Essas ações frutificaram num terreno minado, a instabilidade crônica do presidencialismo, da representação política e da própria democracia vigente no Brasil. Porém, tendo em vista a execução, durante os governos do PT, de uma política econômica que contemplava quase que integralmente as demandas da grande burguesia interna, como explicar sua adesão ao programa oposto, ao neoliberalismo ortodoxo?

Essa conversão, a subordinação passiva da grande burguesia interna à hegemonia e aos interesses da burguesia financeira associada, deriva, segundo Armando Boito Jr., de contradições internas da frente neodesenvolvimentista. Com o recrudescimento da crise econômica e política, adquire proeminência o conflito, sempre latente, entre o grande capital interno e a classe trabalhadora.
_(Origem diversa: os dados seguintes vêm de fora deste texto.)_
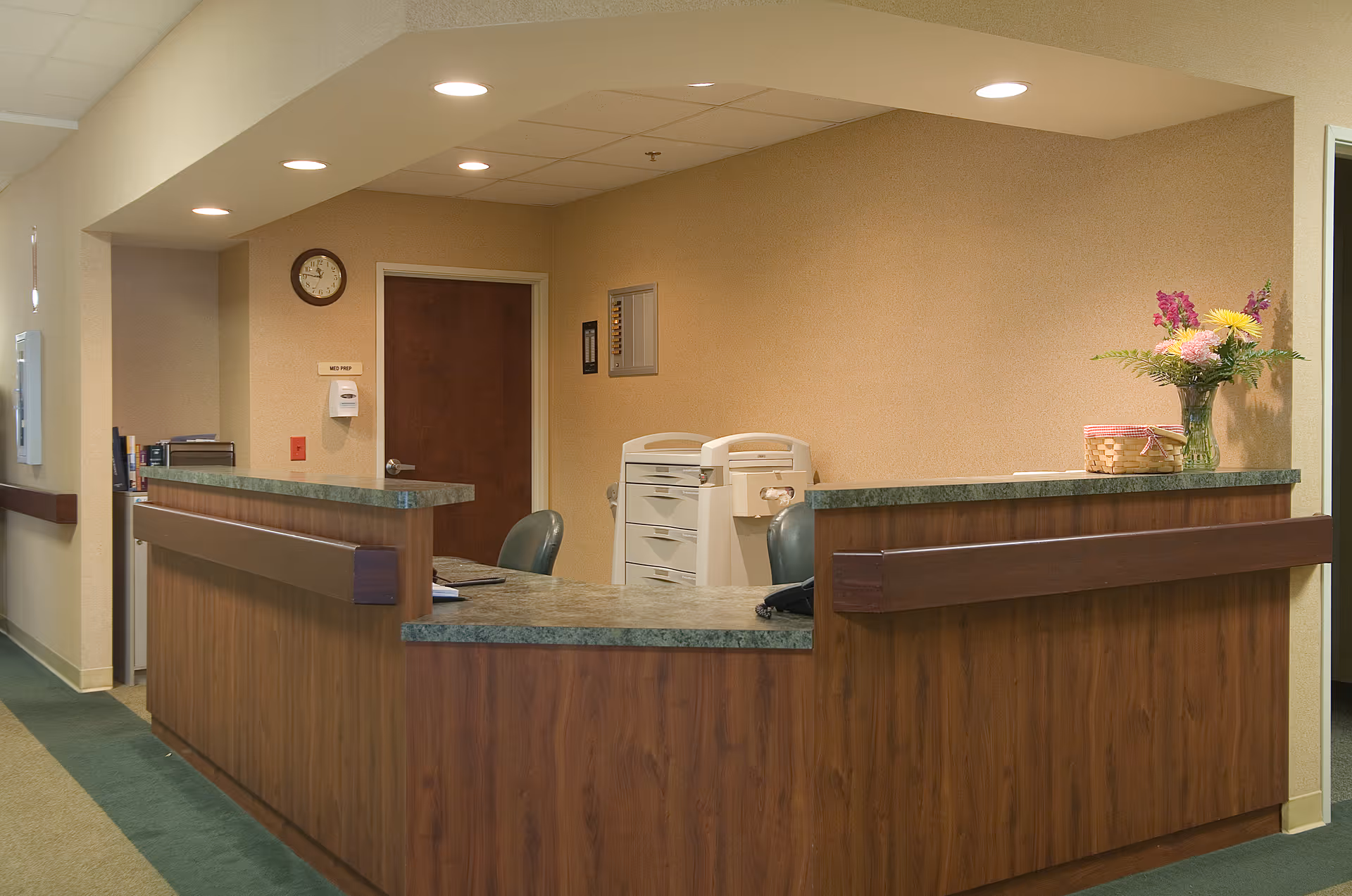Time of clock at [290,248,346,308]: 11:46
A pauta de reivindicações da grande burguesia interna – priorizada nos governos Lula e nos dois primeiros anos do mandato de Dilma Rousseff –, contrária aos interesses do capital internacional e financeiro, cede lugar a uma pauta afinada com a prática política neoliberal. As diferentes frações da classe capitalista convergem, reiterando num mesmo mantra, exigências imperativas: reforma trabalhista, reforma da previdência social, ajuste fiscal assentado na redução de gastos sociais etc.

Reforma e crise política no Brasil, em sua análise do bloco no poder e das bases sociais dos governos do PT, concede especial relevância aos movimentos da grande burguesia interna. Para tanto, acompanha as oscilações desse setor do capital ao longo das três últimas décadas. Nos anos 1990, a grande burguesia interna deslocou-se paulatinamente, apresentando-se como uma oposição seletiva ao neoliberalismo recém implantado e hegemônico.
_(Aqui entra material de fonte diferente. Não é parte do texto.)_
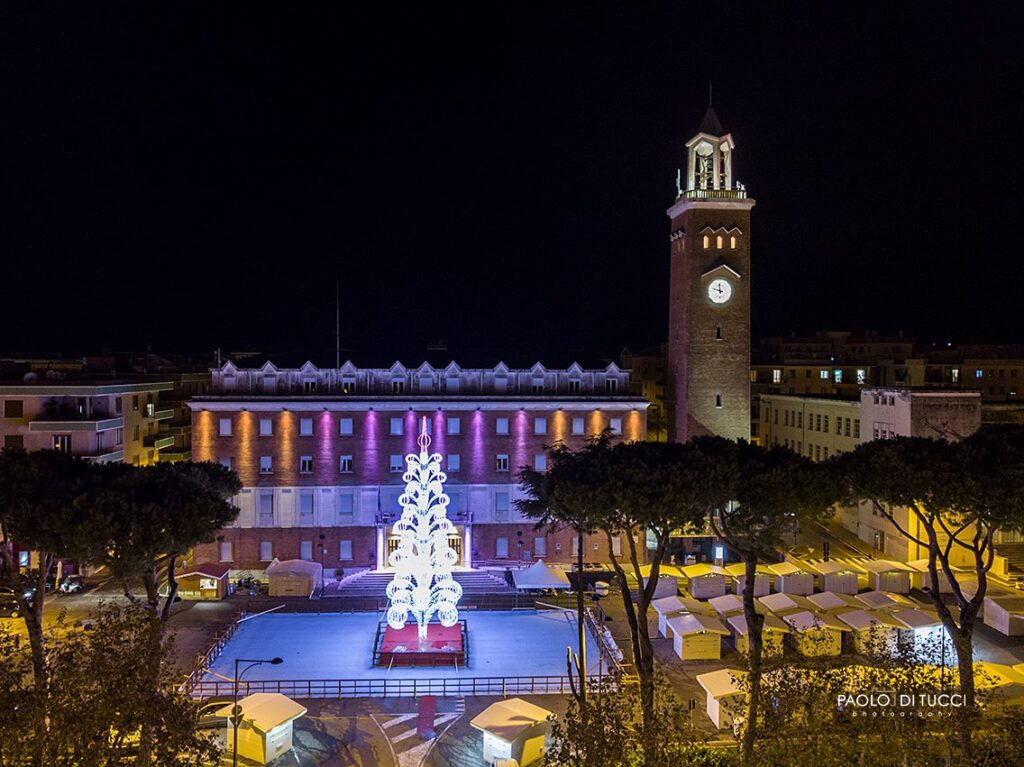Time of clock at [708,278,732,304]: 11:48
A partir de 2003, durante os dois governos Lula e o primeiro mandato de Dilma Rousseff, ascendeu à condição de fração dirigente da frente neodesenvolvimentista. Com a intensificação da crise econômica, retroalimentada por uma crise política forjada pelos grupos derrotados eleitoralmente em 2014, a grande burguesia interna adere ao bloco golpista, alinhando-se, com escassas ressalvas, às reformas neoliberais realizadas durante o governo de Michel Temer.

Publicado originalmente na revista Crítica Marxista nº. 48.

Referência

Armando Boito Jr. Reforma e crise política no Brasil: os conflitos de classe nos governos do PT. Campinas\São Paulo, Unicamp\Unesp, 336 págs.